------ DATASET RECORDS

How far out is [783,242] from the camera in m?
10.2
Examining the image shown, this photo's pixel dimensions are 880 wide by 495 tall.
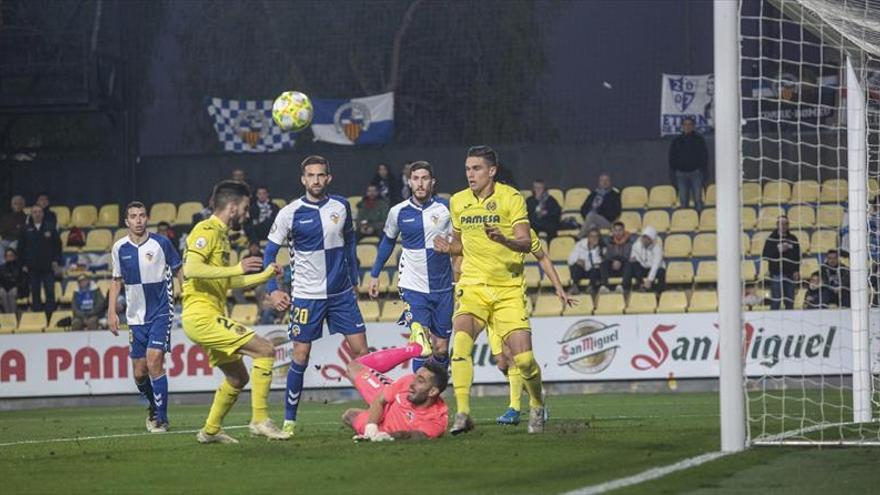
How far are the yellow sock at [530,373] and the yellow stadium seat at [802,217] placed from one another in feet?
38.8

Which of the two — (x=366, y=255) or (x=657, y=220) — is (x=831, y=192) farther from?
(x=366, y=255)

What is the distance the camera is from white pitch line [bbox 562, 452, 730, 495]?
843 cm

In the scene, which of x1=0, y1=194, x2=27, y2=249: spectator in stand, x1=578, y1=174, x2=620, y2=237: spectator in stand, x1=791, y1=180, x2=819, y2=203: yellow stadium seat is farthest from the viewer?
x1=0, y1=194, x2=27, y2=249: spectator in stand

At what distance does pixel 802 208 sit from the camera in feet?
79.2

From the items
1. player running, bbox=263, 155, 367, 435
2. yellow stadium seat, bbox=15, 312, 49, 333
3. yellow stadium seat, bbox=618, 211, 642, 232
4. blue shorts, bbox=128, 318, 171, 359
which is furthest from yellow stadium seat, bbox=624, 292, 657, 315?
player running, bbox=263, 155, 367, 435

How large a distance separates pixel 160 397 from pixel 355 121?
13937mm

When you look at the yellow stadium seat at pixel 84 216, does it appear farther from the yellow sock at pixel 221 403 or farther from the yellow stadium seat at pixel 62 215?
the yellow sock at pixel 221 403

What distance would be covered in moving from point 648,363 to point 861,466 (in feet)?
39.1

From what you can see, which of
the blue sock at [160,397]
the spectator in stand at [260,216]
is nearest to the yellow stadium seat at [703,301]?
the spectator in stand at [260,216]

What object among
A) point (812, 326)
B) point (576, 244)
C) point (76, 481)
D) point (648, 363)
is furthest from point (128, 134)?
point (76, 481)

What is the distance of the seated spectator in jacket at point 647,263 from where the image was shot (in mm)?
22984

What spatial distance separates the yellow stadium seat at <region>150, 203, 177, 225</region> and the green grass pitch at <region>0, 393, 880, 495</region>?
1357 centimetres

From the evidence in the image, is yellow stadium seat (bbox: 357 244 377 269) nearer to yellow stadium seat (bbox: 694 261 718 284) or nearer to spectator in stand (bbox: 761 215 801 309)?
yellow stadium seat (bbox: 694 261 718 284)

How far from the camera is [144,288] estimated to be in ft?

------------
------ DATASET RECORDS

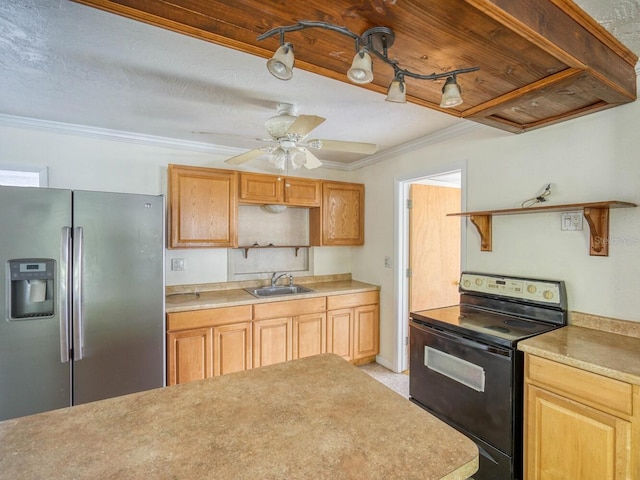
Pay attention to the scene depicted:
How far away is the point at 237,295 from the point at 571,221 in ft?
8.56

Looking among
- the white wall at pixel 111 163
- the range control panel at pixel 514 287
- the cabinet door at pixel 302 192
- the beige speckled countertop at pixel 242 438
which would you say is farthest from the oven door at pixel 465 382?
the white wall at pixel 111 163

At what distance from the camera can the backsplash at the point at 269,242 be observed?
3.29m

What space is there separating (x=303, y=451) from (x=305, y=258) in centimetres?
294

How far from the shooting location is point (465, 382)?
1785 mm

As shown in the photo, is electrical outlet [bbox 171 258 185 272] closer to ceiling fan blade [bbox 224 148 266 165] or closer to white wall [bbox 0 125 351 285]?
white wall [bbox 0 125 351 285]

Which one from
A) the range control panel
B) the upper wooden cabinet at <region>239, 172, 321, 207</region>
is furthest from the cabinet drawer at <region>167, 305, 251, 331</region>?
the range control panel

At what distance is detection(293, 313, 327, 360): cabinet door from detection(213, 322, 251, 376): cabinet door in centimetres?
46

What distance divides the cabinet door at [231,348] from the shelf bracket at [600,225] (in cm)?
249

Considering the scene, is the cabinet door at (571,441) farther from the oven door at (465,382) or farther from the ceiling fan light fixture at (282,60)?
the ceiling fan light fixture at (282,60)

------------
------ DATASET RECORDS

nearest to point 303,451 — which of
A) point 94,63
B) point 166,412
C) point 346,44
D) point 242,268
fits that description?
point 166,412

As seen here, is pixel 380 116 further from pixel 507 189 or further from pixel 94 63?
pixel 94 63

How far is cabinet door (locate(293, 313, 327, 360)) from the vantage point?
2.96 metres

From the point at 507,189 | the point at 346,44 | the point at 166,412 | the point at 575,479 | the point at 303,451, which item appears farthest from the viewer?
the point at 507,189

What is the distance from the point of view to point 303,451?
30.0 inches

------------

§ **DIRECTIVE**
Find every line in the data that contains the word "does" and copy each one out. Case counts, so match capital and small letters.

§ **EXERCISE ANSWER**
At what distance does pixel 802 208 sit from the camera in feet?
When you look at the yellow stadium seat at pixel 84 216, does it appear farther from the yellow sock at pixel 221 403 or farther from the yellow stadium seat at pixel 62 215?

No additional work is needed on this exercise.